*** Begin section ***
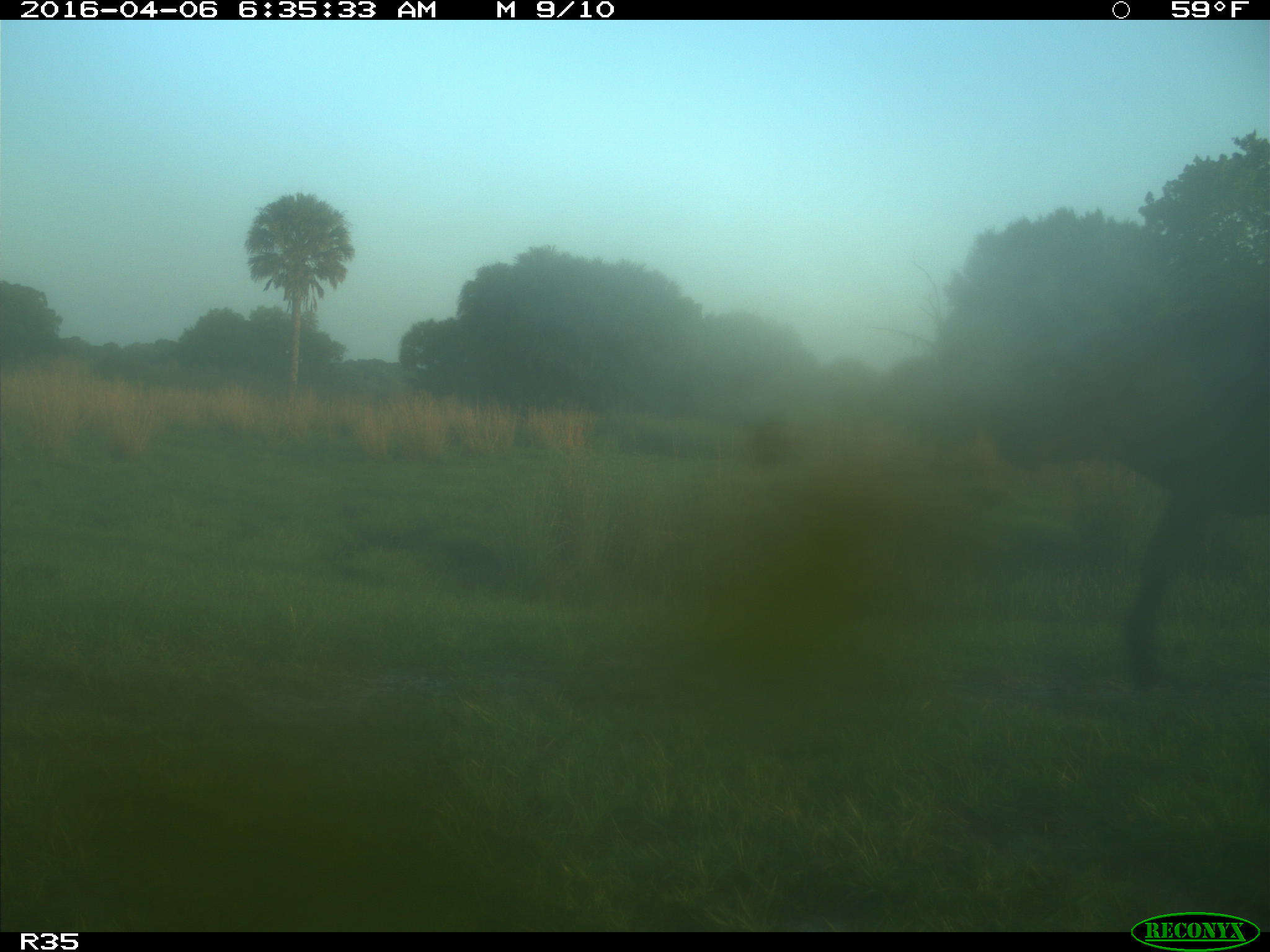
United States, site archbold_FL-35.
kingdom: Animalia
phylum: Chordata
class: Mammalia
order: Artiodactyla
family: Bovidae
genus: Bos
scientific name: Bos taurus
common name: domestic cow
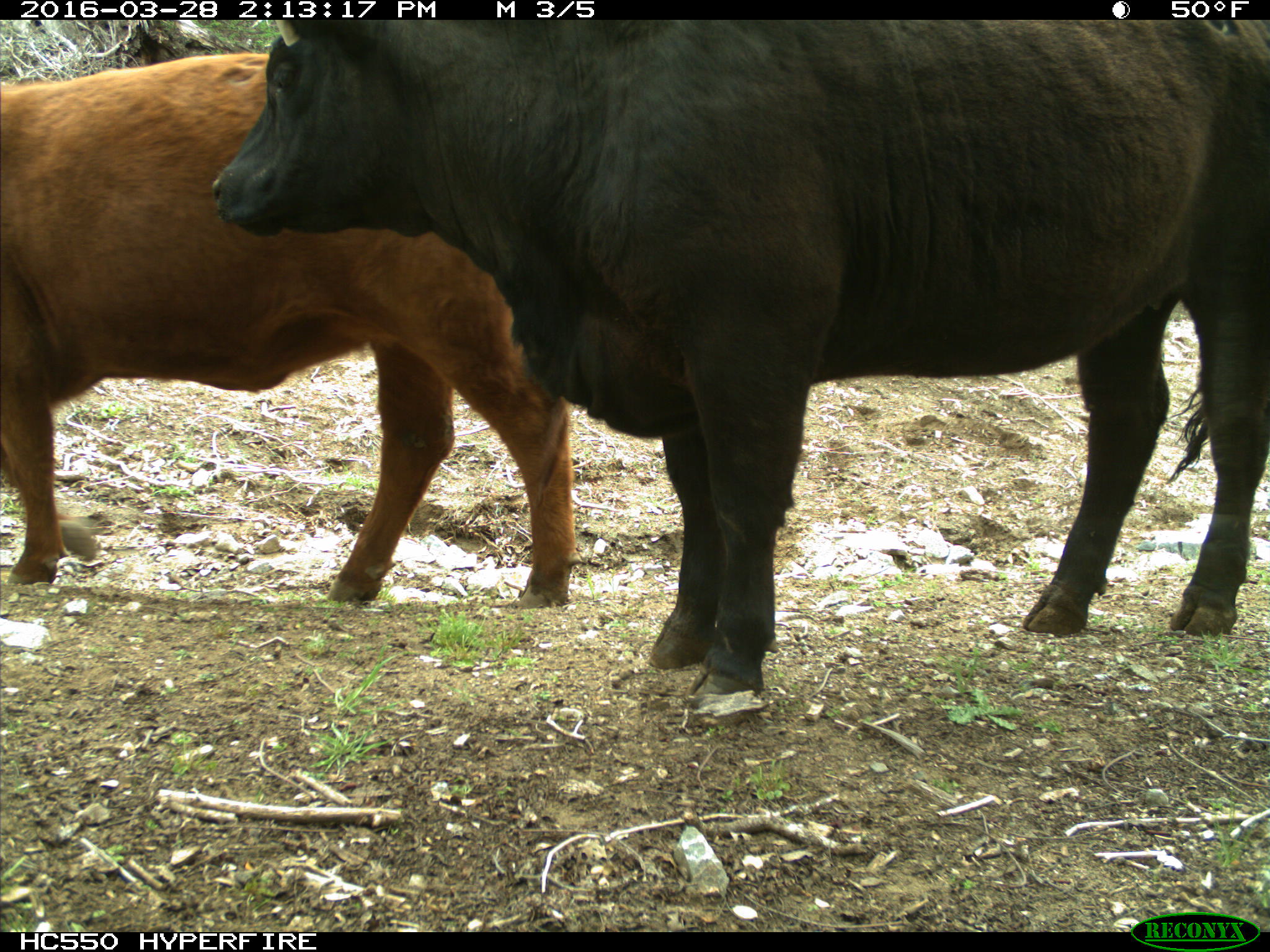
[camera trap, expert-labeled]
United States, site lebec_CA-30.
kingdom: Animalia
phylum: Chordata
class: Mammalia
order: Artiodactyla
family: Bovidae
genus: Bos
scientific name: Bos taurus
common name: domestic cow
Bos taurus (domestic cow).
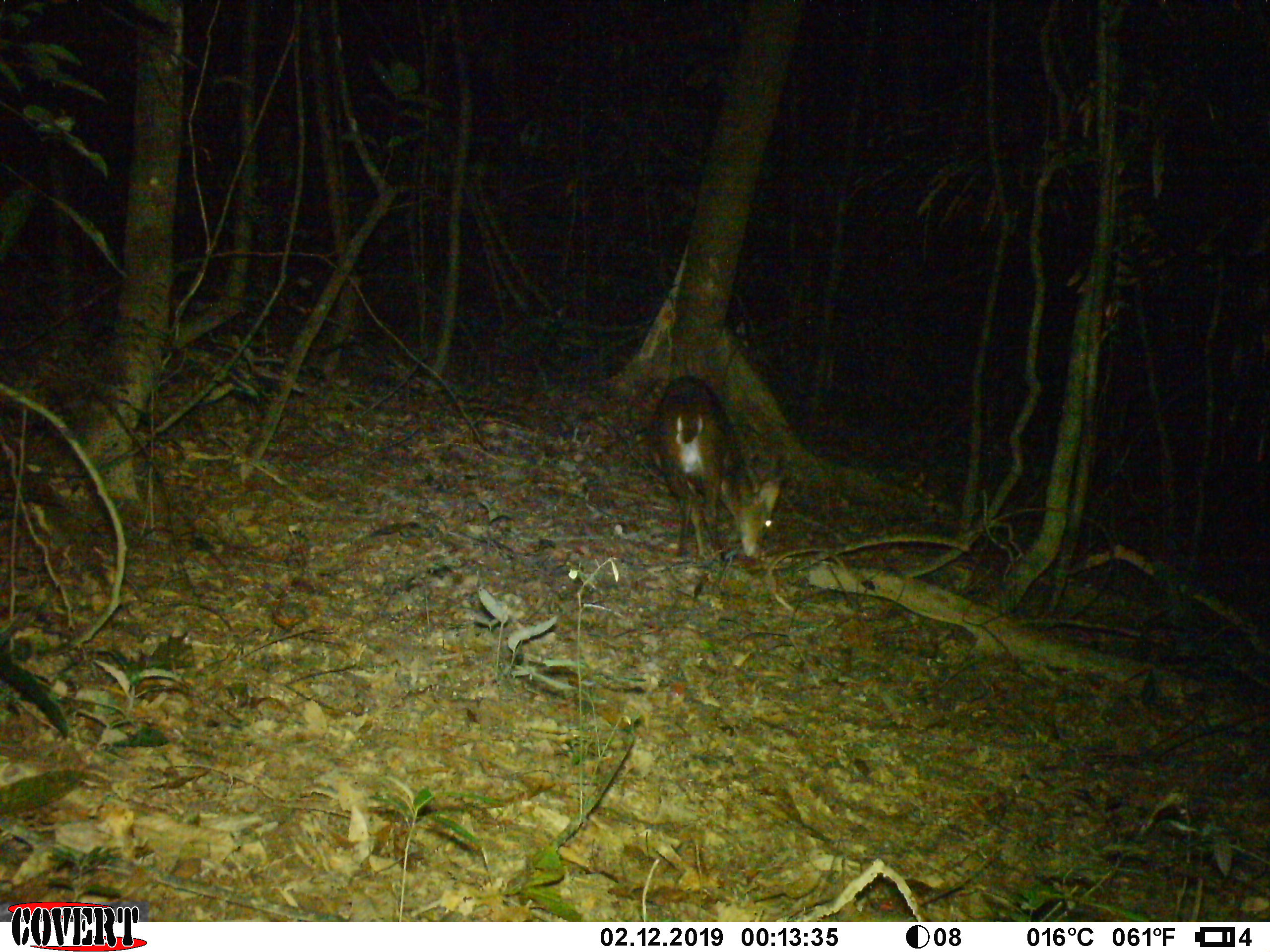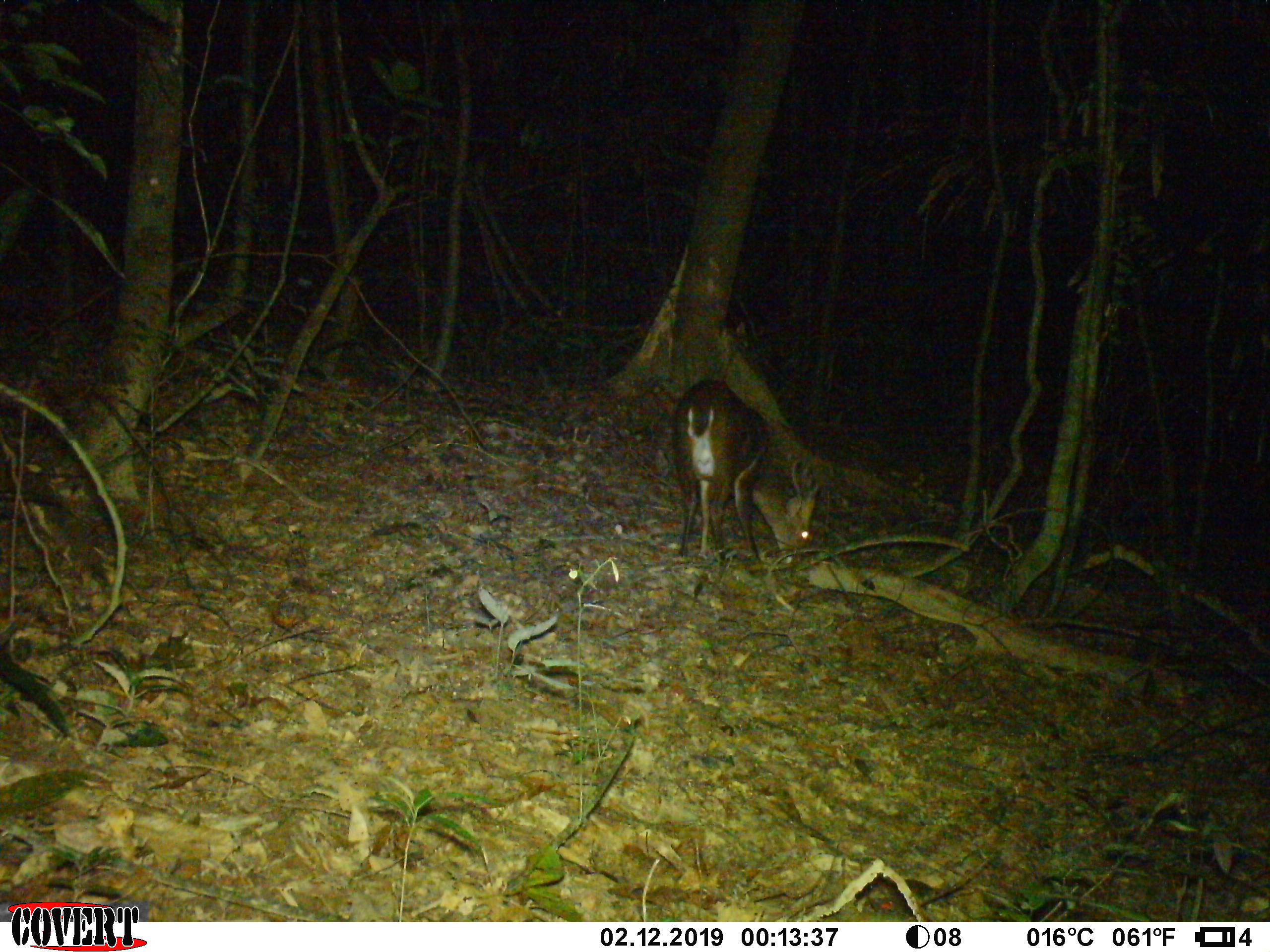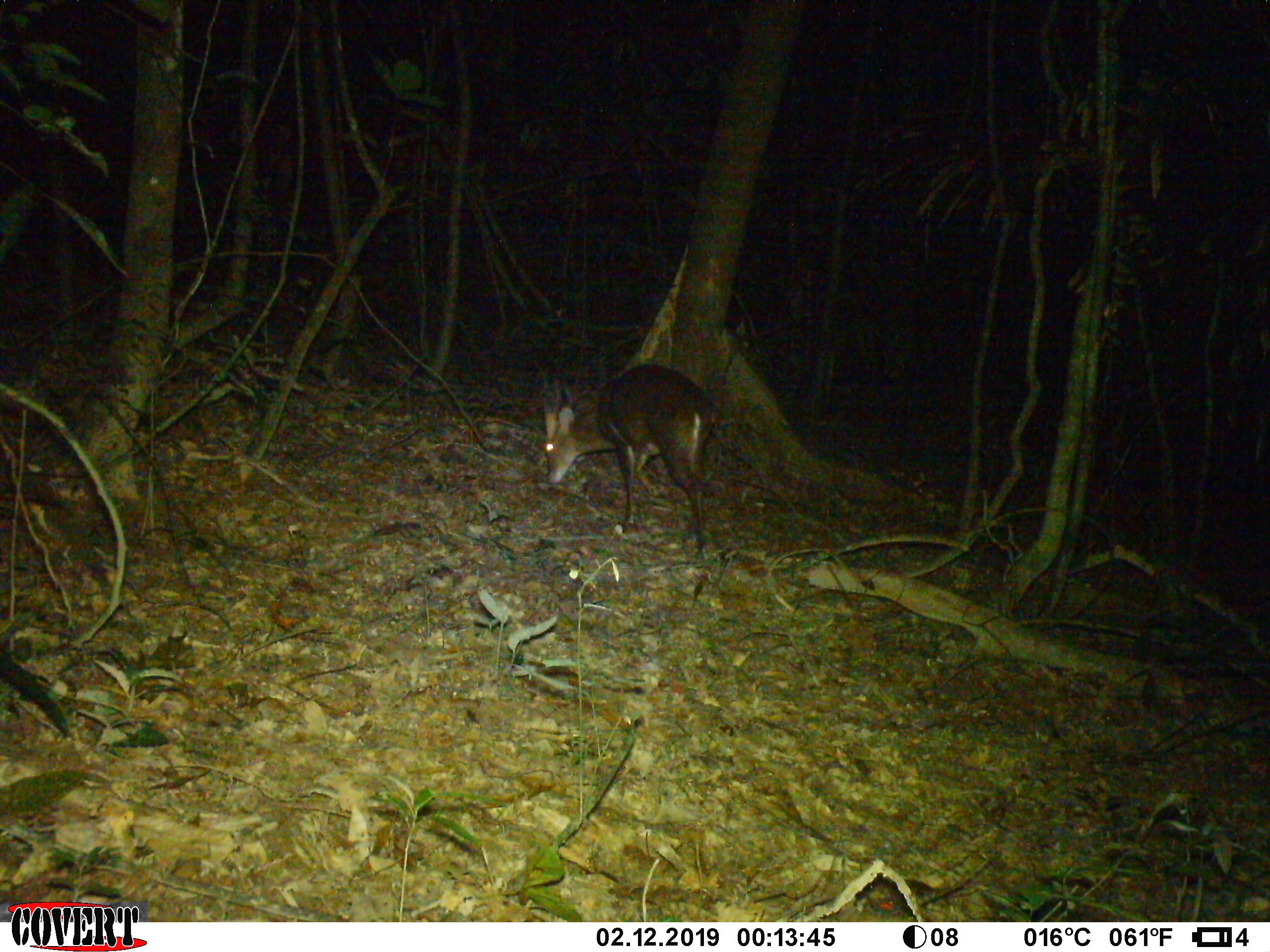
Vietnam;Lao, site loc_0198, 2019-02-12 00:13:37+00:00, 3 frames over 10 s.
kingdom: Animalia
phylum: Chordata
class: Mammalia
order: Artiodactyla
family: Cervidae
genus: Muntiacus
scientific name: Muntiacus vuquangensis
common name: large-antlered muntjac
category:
*** End section ***
WHAT IS NEEDED. Without the pictures, reproduce every line of the records above exactly.

SOLUTION FOR THIS PROBLEM.
United States, site archbold_FL-35.
kingdom: Animalia
phylum: Chordata
class: Mammalia
order: Artiodactyla
family: Bovidae
genus: Bos
scientific name: Bos taurus
common name: domestic cow
[camera trap, expert-labeled]
United States, site lebec_CA-30.
kingdom: Animalia
phylum: Chordata
class: Mammalia
order: Artiodactyla
family: Bovidae
genus: Bos
scientific name: Bos taurus
common name: domestic cow
Bos taurus (domestic cow).
Vietnam;Lao, site loc_0198, 2019-02-12 00:13:37+00:00, 3 frames over 10 s.
kingdom: Animalia
phylum: Chordata
class: Mammalia
order: Artiodactyla
family: Cervidae
genus: Muntiacus
scientific name: Muntiacus vuquangensis
common name: large-antlered muntjac
category:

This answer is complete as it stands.